Land Theme Report
Australia State of the Environment Report 2001 (Theme Report)
Prepared by: Ann Hamblin, Bureau of Rural Sciences, Authors
Published by CSIRO on behalf of the Department of the Environment and Heritage, 2001
ISBN 0 643 06748 5
Introduction of novel biota into native habitats and communities (continued)
Number of port entries [L Indicator 4.1B]
Data from Customs quarterly bulletins gives trends in traffic to sea- and airports, while entries detected at barriers have been obtained from AQIS. Quarantine controls are increasingly based on assessing the level of risk that may be posed by different types of organisms (Quarantine Review Committee 1988).
Figure 44: Total number of air and sea traffic movements at all shipping and airports in Australia, 1991-1999.
Source: Australian Customs Service (unpublished data)
Air and sea traffic has increased significantly at all ports and internally within Australia over the past decade (Figure 44). This increases the risk of further internal dissemination of pests, weed seeds and diseases. Risk analysis has been carried out to assess which pathways are the most likely modes of entry, for example. More interchange now takes place through international mail exchanges, courier depots and air cargo than 25 years ago. Similarly, the places of origin have changed. At one time, most weeds entering Australia were of European origin, but in the past two decades the distribution has been more evenly spread between the Americas (25%), Europe (24%) and Africa (23%), with 13% of unknown origin (Australian Quarantine Review Committee 1996). There has been a worrying increase in the establishment of weeds in the past 25 years. Most reports of incursions and spreading events are from New South Wales, Victoria and Queensland, with a larger number of insects reported from the north and more weeds from the south (Table 22).
|State||Number of events|
|New South Wales||88|
Sources: AFFA; National Offices of Plant and Animal Health (unpublished data).
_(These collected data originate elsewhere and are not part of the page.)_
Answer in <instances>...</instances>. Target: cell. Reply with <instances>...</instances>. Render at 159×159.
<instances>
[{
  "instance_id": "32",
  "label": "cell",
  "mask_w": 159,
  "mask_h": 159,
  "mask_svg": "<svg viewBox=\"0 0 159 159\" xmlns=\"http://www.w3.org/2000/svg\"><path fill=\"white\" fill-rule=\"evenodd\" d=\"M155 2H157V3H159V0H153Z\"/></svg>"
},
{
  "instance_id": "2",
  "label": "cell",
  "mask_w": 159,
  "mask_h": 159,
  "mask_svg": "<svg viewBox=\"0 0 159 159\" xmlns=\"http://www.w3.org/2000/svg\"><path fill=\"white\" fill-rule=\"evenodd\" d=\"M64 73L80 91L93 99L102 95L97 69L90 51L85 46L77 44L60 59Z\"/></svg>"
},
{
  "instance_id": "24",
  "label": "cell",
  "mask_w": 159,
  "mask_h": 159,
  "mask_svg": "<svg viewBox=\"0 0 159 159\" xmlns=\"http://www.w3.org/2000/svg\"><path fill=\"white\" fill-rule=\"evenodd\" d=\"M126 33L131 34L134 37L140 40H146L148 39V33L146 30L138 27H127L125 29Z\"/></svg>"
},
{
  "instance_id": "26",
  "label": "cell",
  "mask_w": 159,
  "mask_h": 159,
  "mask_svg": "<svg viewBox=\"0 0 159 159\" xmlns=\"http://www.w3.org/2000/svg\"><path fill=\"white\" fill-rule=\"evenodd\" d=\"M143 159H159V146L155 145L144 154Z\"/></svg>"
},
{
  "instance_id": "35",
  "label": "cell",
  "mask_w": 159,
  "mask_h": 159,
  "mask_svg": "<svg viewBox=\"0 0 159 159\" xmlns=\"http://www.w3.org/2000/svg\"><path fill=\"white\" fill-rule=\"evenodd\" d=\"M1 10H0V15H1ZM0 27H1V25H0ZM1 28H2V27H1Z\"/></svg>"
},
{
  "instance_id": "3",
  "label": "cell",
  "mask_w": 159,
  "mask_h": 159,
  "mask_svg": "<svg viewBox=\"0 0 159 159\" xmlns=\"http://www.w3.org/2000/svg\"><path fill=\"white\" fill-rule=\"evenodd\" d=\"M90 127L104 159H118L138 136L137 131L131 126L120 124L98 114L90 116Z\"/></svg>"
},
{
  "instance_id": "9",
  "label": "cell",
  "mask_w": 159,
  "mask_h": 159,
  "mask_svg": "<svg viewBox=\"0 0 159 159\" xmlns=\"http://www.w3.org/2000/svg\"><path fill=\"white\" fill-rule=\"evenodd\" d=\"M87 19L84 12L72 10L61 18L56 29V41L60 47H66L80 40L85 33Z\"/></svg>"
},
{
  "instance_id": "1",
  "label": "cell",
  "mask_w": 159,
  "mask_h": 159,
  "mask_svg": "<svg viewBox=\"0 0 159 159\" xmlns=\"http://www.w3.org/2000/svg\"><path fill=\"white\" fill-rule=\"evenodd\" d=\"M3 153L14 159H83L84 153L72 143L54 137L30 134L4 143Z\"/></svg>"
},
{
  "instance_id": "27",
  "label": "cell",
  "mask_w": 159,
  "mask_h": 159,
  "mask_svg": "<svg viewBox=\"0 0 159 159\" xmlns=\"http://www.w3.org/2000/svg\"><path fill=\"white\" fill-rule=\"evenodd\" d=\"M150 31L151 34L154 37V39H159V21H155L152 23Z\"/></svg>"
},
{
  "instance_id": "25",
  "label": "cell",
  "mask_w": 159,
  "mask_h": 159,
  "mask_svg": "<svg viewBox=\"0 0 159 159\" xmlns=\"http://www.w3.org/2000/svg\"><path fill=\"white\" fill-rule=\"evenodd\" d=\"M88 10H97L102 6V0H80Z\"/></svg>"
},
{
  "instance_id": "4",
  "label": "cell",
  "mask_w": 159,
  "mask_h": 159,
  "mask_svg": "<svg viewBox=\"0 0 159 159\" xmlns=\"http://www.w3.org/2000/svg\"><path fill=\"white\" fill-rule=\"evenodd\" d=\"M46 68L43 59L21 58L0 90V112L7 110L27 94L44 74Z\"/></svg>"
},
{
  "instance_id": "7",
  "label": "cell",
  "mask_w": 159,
Australia's stringent and comprehensive quarantine administration structure, together with its island-continent nature, has protected Australia's vulnerable environments from the worst of the onslaught of exotic incursions in the past few decades. But much damage has already been done from those species that have been deliberately or inadvertently introduced in the earlier days of European settlement. The control of feral vertebrate pests, weeds, insects, and diseases is a constant battle for containment; eradication is not a realistic option in the majority of cases.
Additional pressures are constantly developing from the increased economic activity, which results in more and more air, sea and land transport routes, vessels and visitors. New threats through Internet trading have to be anticipated and will add to the burden of control, but without the current level of effort Australia's biota, as well as agricultural, fisheries and forest industries, would be under threat.